Gram staining is basically a staining technique which is broadly used in microbial and molecular biology . This technique was developed by a Danish bacteriologist Hans Christian Gram in 1884. Gram staining is used for the identification and differentiation of different types of bacteria. It differentiates Gram positive bacteria and Gram negative bacteria on the basis of their stain retaining abilities.
Function of Crystal violet (Primary stain)
In gram staining the first stain which is used is the primary stain or we can call it as Crystal Violet stain.
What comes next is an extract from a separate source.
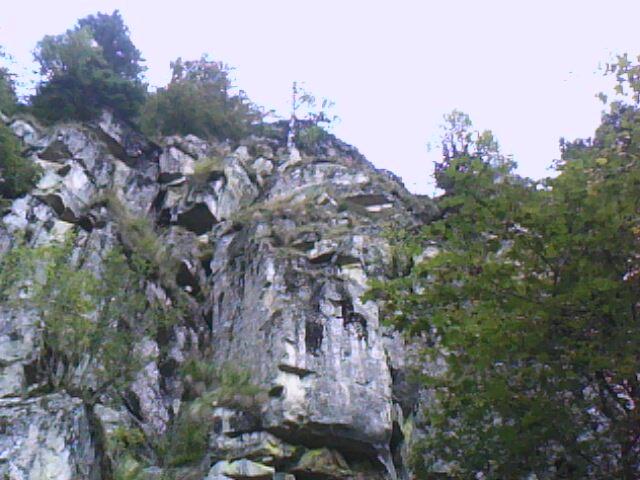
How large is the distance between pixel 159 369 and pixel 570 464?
1316 centimetres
Primary stain gives Blue or purple colour when it binds to the cell wall of bacteria.
Function of Iodine
Mordant plays role in intensifying the primary stain and properly fix it onto the cells. Iodine is used for this purpose.
Function of Ethyl Alcohol
Decolourizer basically dehydrates the peptidoglycan layer of the bacterial cell wall. And as a result the cell shrinks. Usually ethyl alcohol and acetone are used as decolorizers.
Sefranin (Secondary stain)
When the cells can not retain the primary stain , secondary stain is used. Sefranin is the most commonly used secondary stain . The cells appear red when they are stained with sefranin.
Principle of Gram Staining:
As the cell wall of bacteria is very different from the cell wall of other organisms. Yet there are differences in the cell walls within the species of bacteria. Gram positive bacteria have high content of peptidoglycan in its cell wall while the lipid content is quite low. This thick layer of peptidoglycan plays its role in staining. On contrary, the gram negative bacteria has low peptidoglycan content and high lipid content in its cell wall.
In gram positive bacteria, when primary stain(crystal violet) is applied, it is fixed by iodine and a CV-I ( crystal violet-iodine) complex is formed. When decolourizer is applied to it , the cell wall of bacteria dehydrates and the cell shrinks, and as a result the pores in the cell wall get closed because of which the primary stain is unable to exit the cell wall and thus it remains attached to the cell wall. In other words the primary stain retains and does not wash off. Now, there is no need for the secondary stain . The primary stain gives blue/purple colour . Thus we conclude that gram positive bacteria are give Blue-purple colour by gram staining.
In case of gram positive bacteria, the cell wall has thin layer of peptidoglycan , that’s why the primary stain or we can say the CV-I complex does not retain. When decolourizer is applied, the lipids in the cell wall are dissolved which causes the CV-I to leach out of the cells. And then we apply the secondary stain ( sefranin) because of which the cells appear red in colour. As a result gram negative bacteria give red colour upon staining.
- Take a clean , grease-free ,sterile microscopic slide.
- Take the bacterial sample ,which is to be examined, at the center of the slide
- Now , make a smear of this sample on the slide
- Air dry and heat fix the smear.
- Use a dropper to add primary stain on the smear and allow it to stay for 1 minute
- Now rinse the slide gently with water
- Now add Gram’s Iodine to the slide and keep it for 1 minute to fix the crystal violet.
- Now again rinse the slide gently with water
- Now add alcohol or aetone and allow it to stay for just 10-20 seconds and immediately rinse it with water
- Gram positive bacteria will give blue/purple colour with the primary dye
- While for gram negative, apply the secondary dye (sefranin) with the help of dropper and allow it to stay for 1 minute
- Finally , rinse the slide with water
- The slides can be viewed under microscope which helps to distinguish the cell shape and arrangement.
- Gram positive bacteria appear blue/purple, while gram negative bacteria appear red
Gram Positive Bacteria
Nocardia, Actinomyces, Bacillus , Enterococcus , Streptococcus, Mycoplasma , Listeria, Staphlococcus, Streptomyces, Lactobacillus, Corynebacterium etc
Gram Negative Bacteria:
Legionella , Helicobacter, Salmonella, Shigella, E.coli, Moraxella, Pseudomonas, Bdellovibrio,Stenotrophomonas etc.